**Your task**. Once you have read the data below, please repeat all of it exactly.
(Beginning of Data for analysis)
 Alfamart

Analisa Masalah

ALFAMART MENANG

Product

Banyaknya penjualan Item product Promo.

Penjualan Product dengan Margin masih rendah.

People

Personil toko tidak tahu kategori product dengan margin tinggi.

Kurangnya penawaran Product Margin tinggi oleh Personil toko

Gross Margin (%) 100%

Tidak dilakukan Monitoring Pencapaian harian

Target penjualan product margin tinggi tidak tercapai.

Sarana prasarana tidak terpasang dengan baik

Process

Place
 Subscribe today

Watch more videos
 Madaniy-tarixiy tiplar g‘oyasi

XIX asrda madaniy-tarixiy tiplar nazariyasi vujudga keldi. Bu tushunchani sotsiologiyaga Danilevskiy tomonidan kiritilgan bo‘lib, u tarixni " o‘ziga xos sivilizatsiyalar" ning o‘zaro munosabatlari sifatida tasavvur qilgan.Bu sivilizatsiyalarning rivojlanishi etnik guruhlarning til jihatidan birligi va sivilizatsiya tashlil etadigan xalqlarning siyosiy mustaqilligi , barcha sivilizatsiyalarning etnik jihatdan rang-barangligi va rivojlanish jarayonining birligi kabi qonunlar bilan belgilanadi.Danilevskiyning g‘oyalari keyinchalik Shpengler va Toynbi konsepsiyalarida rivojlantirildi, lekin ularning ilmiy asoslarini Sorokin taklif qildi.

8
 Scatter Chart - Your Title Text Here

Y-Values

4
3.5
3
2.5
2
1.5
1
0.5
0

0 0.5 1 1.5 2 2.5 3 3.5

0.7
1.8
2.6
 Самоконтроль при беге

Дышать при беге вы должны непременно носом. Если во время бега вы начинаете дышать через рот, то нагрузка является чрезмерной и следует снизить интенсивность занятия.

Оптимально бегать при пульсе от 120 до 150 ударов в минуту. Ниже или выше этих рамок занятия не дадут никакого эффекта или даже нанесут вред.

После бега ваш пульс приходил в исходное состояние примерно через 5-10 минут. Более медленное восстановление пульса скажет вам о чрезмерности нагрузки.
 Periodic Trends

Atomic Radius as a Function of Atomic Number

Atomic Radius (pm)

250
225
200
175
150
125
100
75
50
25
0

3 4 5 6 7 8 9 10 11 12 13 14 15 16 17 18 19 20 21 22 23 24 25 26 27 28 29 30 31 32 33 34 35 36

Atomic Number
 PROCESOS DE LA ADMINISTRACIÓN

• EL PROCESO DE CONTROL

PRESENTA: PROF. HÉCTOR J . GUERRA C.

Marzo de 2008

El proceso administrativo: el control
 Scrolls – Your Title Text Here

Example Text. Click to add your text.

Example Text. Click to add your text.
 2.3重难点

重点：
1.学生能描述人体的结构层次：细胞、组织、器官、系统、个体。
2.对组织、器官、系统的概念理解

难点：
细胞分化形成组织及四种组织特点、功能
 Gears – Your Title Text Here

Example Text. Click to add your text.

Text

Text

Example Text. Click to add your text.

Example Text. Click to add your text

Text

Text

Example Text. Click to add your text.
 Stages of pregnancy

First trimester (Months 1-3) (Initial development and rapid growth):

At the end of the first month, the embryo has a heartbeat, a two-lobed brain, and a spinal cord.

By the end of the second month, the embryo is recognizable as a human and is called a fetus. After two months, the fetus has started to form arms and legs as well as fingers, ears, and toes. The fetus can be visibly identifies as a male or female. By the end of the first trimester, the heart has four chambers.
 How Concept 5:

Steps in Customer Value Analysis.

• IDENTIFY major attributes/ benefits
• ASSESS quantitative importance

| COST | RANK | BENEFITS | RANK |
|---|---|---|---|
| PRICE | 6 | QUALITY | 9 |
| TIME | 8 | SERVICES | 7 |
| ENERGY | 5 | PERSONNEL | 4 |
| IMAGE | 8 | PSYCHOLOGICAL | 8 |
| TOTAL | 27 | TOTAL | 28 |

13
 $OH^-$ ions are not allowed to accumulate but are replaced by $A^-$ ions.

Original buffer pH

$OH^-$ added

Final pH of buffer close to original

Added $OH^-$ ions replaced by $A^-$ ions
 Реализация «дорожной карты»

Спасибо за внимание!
(End of Data for analysis)
**Answer to this problem**.
 Alfamart

Analisa Masalah

ALFAMART MENANG

Product

Banyaknya penjualan Item product Promo.

Penjualan Product dengan Margin masih rendah.

People

Personil toko tidak tahu kategori product dengan margin tinggi.

Kurangnya penawaran Product Margin tinggi oleh Personil toko

Gross Margin (%) 100%

Tidak dilakukan Monitoring Pencapaian harian

Target penjualan product margin tinggi tidak tercapai.

Sarana prasarana tidak terpasang dengan baik

Process

Place
 Subscribe today

Watch more videos
 Madaniy-tarixiy tiplar g‘oyasi

XIX asrda madaniy-tarixiy tiplar nazariyasi vujudga keldi. Bu tushunchani sotsiologiyaga Danilevskiy tomonidan kiritilgan bo‘lib, u tarixni " o‘ziga xos sivilizatsiyalar" ning o‘zaro munosabatlari sifatida tasavvur qilgan.Bu sivilizatsiyalarning rivojlanishi etnik guruhlarning til jihatidan birligi va sivilizatsiya tashlil etadigan xalqlarning siyosiy mustaqilligi , barcha sivilizatsiyalarning etnik jihatdan rang-barangligi va rivojlanish jarayonining birligi kabi qonunlar bilan belgilanadi.Danilevskiyning g‘oyalari keyinchalik Shpengler va Toynbi konsepsiyalarida rivojlantirildi, lekin ularning ilmiy asoslarini Sorokin taklif qildi.

8
 Scatter Chart - Your Title Text Here

Y-Values

4
3.5
3
2.5
2
1.5
1
0.5
0

0 0.5 1 1.5 2 2.5 3 3.5

0.7
1.8
2.6
 Самоконтроль при беге

Дышать при беге вы должны непременно носом. Если во время бега вы начинаете дышать через рот, то нагрузка является чрезмерной и следует снизить интенсивность занятия.

Оптимально бегать при пульсе от 120 до 150 ударов в минуту. Ниже или выше этих рамок занятия не дадут никакого эффекта или даже нанесут вред.

После бега ваш пульс приходил в исходное состояние примерно через 5-10 минут. Более медленное восстановление пульса скажет вам о чрезмерности нагрузки.
 Periodic Trends

Atomic Radius as a Function of Atomic Number

Atomic Radius (pm)

250
225
200
175
150
125
100
75
50
25
0

3 4 5 6 7 8 9 10 11 12 13 14 15 16 17 18 19 20 21 22 23 24 25 26 27 28 29 30 31 32 33 34 35 36

Atomic Number
 PROCESOS DE LA ADMINISTRACIÓN

• EL PROCESO DE CONTROL

PRESENTA: PROF. HÉCTOR J . GUERRA C.

Marzo de 2008

El proceso administrativo: el control
 Scrolls – Your Title Text Here

Example Text. Click to add your text.

Example Text. Click to add your text.
 2.3重难点

重点：
1.学生能描述人体的结构层次：细胞、组织、器官、系统、个体。
2.对组织、器官、系统的概念理解

难点：
细胞分化形成组织及四种组织特点、功能
 Gears – Your Title Text Here

Example Text. Click to add your text.

Text

Text

Example Text. Click to add your text.

Example Text. Click to add your text

Text

Text

Example Text. Click to add your text.
 Stages of pregnancy

First trimester (Months 1-3) (Initial development and rapid growth):

At the end of the first month, the embryo has a heartbeat, a two-lobed brain, and a spinal cord.

By the end of the second month, the embryo is recognizable as a human and is called a fetus. After two months, the fetus has started to form arms and legs as well as fingers, ears, and toes. The fetus can be visibly identifies as a male or female. By the end of the first trimester, the heart has four chambers.
 How Concept 5:

Steps in Customer Value Analysis.

• IDENTIFY major attributes/ benefits
• ASSESS quantitative importance

| COST | RANK | BENEFITS | RANK |
|---|---|---|---|
| PRICE | 6 | QUALITY | 9 |
| TIME | 8 | SERVICES | 7 |
| ENERGY | 5 | PERSONNEL | 4 |
| IMAGE | 8 | PSYCHOLOGICAL | 8 |
| TOTAL | 27 | TOTAL | 28 |

13
 $OH^-$ ions are not allowed to accumulate but are replaced by $A^-$ ions.

Original buffer pH

$OH^-$ added

Final pH of buffer close to original

Added $OH^-$ ions replaced by $A^-$ ions
 Реализация «дорожной карты»

Спасибо за внимание!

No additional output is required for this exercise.